Road Report Archives

Belize, Come Home For Xmas- Report #1 Adioth España - Report #7
Bless you, Peru - Report #2 Dagos - The Neighborhood - Report #8
Bueno Buenos Aires - Report #3 Jaywalk Like an Egyptian - Report #9
I Go To Rio - Report #4 Mysterious India - Report #10
Rio 2005 - Report #5 Siam, I said - Report #11
Moroccan Roll - Report #6 Report #12

Jaywalk Like an Egyptian

Greece was wonderful. The first thing I did, as I mentioned, was head straight for the island of Aegina, which is only 15 miles from the port that serves Athens, but is an authentic and mellow Greek Island nonetheless. One of the comforting things was that, in addition to Greek, most signs were also in English. The confusing part of that was the Greek alphabet is about half the same as ours and half filled with symbols that look like ours. Sometimes I would see a sign that was readable at first glance and then at closer inspection realize the word I was thinking of doesn’t actually contain any triangles or backwards 7s.

I had a great time on the island scooting around on my rented scooter along the clear water beach roads and between the endless pistachio orchards that occupy most of the cultivated land. It was a perfect place to unwind and prepare for the rest of my trip. I had heard that Athens was dirty and somewhat uncivilized, but the scrubbing they undertook to get ready for the Olympics seems to have made a big difference. Athens is now clean, efficient and extremely pleasant. I went to the main touristy things like the Acropolis and Agora, but I found the whole place to be very nice and far less chaotic than Rome. I think the budget-crushing Olympic-related debt the country is deep in is worth it.

◆ **Collected data**
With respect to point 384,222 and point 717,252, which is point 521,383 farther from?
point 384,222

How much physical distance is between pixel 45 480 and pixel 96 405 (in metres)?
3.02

◆ **Do this**
Answer these questions from the travel report on Greece:
(a) How far is the island of Aegina from the port that serves Athens?
(b) What occupies most of the cultivated land on the island?
(c) Which city does the writer find Athens far less chaotic than?

◆ **Exercise answer**
(a) It is 15 miles from the port.
(b) Endless pistachio orchards occupy most of it.
(c) Athens is far less chaotic than Rome.